(Part of a data file)
-*-
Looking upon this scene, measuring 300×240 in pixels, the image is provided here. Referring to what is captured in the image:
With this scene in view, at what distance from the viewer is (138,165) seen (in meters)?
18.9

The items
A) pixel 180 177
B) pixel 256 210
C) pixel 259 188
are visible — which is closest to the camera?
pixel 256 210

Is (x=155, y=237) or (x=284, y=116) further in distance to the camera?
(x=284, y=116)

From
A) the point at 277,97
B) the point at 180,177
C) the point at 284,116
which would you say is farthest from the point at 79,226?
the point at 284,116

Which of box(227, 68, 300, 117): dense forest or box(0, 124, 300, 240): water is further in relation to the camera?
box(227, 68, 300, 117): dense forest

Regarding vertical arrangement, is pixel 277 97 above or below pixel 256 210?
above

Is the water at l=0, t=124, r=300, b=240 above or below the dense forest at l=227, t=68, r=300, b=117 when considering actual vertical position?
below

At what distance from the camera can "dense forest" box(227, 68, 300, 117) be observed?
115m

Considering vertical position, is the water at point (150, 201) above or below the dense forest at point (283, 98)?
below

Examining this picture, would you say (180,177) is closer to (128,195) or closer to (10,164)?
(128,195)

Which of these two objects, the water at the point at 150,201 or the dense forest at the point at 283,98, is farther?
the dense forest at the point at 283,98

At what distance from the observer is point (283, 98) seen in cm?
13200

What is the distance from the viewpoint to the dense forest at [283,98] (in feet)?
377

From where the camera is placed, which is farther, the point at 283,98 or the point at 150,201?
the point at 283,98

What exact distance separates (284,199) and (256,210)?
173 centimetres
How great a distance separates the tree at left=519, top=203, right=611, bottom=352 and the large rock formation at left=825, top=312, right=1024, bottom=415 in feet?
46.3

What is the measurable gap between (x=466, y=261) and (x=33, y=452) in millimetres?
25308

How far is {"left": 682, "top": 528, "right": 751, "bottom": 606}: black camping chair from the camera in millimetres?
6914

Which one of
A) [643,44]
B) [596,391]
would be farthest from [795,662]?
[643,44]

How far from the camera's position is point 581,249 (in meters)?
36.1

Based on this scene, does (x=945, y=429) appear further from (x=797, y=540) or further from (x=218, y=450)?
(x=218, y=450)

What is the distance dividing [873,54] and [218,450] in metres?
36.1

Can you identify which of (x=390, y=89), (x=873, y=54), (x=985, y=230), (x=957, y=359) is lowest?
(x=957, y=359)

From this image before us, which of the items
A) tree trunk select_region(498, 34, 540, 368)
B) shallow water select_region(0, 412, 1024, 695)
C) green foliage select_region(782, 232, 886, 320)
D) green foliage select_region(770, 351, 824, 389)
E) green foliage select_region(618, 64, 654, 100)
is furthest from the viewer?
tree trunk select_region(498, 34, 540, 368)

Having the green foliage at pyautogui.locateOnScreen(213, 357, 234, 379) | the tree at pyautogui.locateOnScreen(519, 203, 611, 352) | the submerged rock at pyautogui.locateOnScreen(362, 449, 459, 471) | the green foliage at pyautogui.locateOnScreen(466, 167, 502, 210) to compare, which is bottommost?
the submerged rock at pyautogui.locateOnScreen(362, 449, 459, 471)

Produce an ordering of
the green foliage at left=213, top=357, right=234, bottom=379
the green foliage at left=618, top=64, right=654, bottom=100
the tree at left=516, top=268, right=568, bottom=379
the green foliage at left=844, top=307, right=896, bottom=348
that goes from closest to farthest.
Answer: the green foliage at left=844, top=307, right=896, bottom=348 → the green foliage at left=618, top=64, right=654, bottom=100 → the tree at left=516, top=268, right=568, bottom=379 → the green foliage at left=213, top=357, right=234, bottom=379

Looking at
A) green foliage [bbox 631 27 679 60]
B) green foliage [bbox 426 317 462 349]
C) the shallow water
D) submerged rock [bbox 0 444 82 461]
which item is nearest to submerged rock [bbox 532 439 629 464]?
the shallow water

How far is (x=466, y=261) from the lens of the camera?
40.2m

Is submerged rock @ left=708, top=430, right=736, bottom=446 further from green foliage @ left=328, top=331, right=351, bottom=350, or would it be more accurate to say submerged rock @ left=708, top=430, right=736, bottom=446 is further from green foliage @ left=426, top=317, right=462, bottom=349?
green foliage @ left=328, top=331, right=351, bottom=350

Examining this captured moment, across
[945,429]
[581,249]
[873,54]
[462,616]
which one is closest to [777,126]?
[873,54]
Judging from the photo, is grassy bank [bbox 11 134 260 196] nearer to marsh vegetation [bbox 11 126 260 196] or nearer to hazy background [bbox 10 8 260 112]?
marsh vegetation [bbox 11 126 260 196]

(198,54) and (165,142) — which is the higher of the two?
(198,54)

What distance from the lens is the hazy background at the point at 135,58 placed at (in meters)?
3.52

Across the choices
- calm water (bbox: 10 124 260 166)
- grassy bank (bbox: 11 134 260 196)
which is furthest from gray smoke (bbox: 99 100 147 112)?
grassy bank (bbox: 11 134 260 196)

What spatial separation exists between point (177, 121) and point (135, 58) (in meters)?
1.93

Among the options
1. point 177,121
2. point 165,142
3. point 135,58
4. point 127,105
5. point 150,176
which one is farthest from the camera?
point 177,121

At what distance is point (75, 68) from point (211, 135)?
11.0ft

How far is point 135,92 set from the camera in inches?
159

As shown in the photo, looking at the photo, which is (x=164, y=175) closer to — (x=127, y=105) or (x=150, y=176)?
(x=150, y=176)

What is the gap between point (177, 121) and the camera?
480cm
-*-
Using the material above, extract the line that contains "Examining this captured moment, across" and every line after it, exactly as given; stop at the last line.

Examining this captured moment, across
[945,429]
[581,249]
[873,54]
[462,616]
which one is closest to [777,126]?
[873,54]
Judging from the photo, is grassy bank [bbox 11 134 260 196] nearer to marsh vegetation [bbox 11 126 260 196] or nearer to hazy background [bbox 10 8 260 112]?
marsh vegetation [bbox 11 126 260 196]

(198,54) and (165,142) — which is the higher of the two?
(198,54)

What distance from the lens is the hazy background at the point at 135,58 placed at (in meters)?
3.52

Across the choices
- calm water (bbox: 10 124 260 166)
- grassy bank (bbox: 11 134 260 196)
which is furthest from gray smoke (bbox: 99 100 147 112)?
grassy bank (bbox: 11 134 260 196)

What spatial separation exists between point (177, 121) and point (135, 58) (in meters)?
1.93

Among the options
1. point 177,121
2. point 165,142
3. point 135,58
4. point 127,105
5. point 150,176
which one is farthest from the camera?
point 177,121

At what distance is point (75, 68) from point (211, 135)?
11.0ft

How far is point 135,92 set from the camera in inches?
159

As shown in the photo, looking at the photo, which is (x=164, y=175) closer to — (x=127, y=105) or (x=150, y=176)?
(x=150, y=176)

What is the gap between point (177, 121) and the camera?
480cm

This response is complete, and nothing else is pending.